2. OFFICERS: The three required positions are President, Secretary and Treasurer. Although most jurisdictions allow one person to serve in all three capacities, that person has different responsibilities depending on the capacity in which he or she is acting.

 

APPLICABLE STATUTE:

  1. The Articles of Incorporation may set forth the number of directors of the corporation in compliance with Corporations Code section 212(a). If the number of directors is set forth, the number must be either a specified number or a range identifying an acceptable minimum and maximum number of directors -- but not both. The minimum number in a range cannot be less than three and the maximum number cannot exceed the minimum by more than two times the minimum minus one (e.g., not less than three nor more than five).

 

2. Corporations Code section 312

(a) A corporation shall have a chairman of the board or a president or both, a secretary, a chief financial officer and such other officers with such titles and duties as shall be stated in the bylaws or determined by the board and as may be necessary to enable it to sign instruments and share certificates. The president, or if there is no president the chairman of the board, is the general manager and chief executive officer of the corporation, unless otherwise provided in the articles or bylaws. Any number of offices may be held by the same person unless the articles or bylaws provide otherwise.

 

(b) Except as otherwise provided by the articles or bylaws, officers shall be chosen by the board and serve at the pleasure of the board, subject to the rights, if any, of an officer under any contract of employment. Any officer may resign at any time upon written notice to the corporation without prejudice to the rights, if any, of the corporation under any contract to which the officer is a party.

 

THOUGHTS:

A key aspect of the law above is that a contract can protect the officer from termination at the pleasure of the board. Thus, a minority shareholder who fears that a board controlled by the majority shareholder might fire him or her, should seek a written employment agreement to avoid such termination.
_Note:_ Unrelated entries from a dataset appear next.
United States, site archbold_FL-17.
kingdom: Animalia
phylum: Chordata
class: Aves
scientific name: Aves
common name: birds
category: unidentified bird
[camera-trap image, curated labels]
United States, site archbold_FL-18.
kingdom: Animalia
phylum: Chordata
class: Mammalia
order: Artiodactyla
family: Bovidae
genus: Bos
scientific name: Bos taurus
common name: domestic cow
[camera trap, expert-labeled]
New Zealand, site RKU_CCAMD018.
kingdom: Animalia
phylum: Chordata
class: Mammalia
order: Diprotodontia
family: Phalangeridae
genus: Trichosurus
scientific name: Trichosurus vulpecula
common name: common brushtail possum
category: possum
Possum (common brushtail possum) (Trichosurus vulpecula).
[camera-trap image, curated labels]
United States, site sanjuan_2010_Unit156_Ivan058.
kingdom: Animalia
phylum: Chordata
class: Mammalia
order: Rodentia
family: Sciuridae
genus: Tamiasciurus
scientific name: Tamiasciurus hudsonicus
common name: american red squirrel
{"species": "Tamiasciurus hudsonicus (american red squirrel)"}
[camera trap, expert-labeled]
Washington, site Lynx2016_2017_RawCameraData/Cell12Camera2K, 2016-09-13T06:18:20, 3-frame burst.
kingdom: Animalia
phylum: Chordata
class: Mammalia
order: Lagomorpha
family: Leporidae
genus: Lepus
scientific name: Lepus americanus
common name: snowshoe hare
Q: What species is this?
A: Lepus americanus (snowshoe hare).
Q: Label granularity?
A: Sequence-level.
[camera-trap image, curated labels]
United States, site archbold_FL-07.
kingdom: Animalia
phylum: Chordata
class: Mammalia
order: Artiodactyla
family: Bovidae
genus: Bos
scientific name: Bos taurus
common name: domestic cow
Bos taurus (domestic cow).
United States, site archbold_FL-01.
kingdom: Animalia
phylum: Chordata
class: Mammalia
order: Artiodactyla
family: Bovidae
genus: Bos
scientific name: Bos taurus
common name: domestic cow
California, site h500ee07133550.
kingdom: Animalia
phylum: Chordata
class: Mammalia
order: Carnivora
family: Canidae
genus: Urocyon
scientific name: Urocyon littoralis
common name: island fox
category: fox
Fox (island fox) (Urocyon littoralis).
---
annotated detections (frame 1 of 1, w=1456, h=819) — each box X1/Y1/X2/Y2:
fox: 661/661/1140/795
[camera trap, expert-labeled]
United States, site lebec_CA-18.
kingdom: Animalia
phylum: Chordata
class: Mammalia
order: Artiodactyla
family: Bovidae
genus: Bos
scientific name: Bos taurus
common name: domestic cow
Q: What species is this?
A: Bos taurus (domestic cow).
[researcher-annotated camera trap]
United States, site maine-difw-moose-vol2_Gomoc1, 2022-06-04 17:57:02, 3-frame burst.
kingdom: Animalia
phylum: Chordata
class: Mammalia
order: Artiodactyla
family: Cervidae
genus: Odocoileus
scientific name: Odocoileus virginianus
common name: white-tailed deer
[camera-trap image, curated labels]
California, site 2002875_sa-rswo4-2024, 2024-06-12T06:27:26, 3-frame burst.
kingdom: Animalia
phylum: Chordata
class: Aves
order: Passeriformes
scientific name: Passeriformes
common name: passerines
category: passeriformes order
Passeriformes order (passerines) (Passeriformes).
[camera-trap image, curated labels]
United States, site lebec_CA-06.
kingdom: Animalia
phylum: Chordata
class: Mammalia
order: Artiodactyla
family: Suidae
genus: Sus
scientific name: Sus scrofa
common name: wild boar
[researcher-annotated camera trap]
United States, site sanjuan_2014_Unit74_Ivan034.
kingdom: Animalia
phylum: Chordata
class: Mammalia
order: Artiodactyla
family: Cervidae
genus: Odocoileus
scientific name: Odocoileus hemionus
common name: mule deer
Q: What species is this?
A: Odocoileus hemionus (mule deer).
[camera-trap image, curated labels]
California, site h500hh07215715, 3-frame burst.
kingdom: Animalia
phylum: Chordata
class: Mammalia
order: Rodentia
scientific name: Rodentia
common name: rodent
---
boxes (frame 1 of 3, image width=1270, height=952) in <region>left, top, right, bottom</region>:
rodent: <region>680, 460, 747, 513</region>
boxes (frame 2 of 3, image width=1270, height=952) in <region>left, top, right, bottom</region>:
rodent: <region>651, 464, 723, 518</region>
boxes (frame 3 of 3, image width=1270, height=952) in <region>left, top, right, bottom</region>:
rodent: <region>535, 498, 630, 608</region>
It should also be noted that the rules for cumulative voting are a critical protection for a minority shareholder. While the rules are complex and should be discussed with legal counsel, in California it essentially means that a person with one third of the shares can normally elect one out of three directors, etc. While the owners of a majority of the shares will still be able to control the Board of Directors, it does allow for some minority representation on the Board.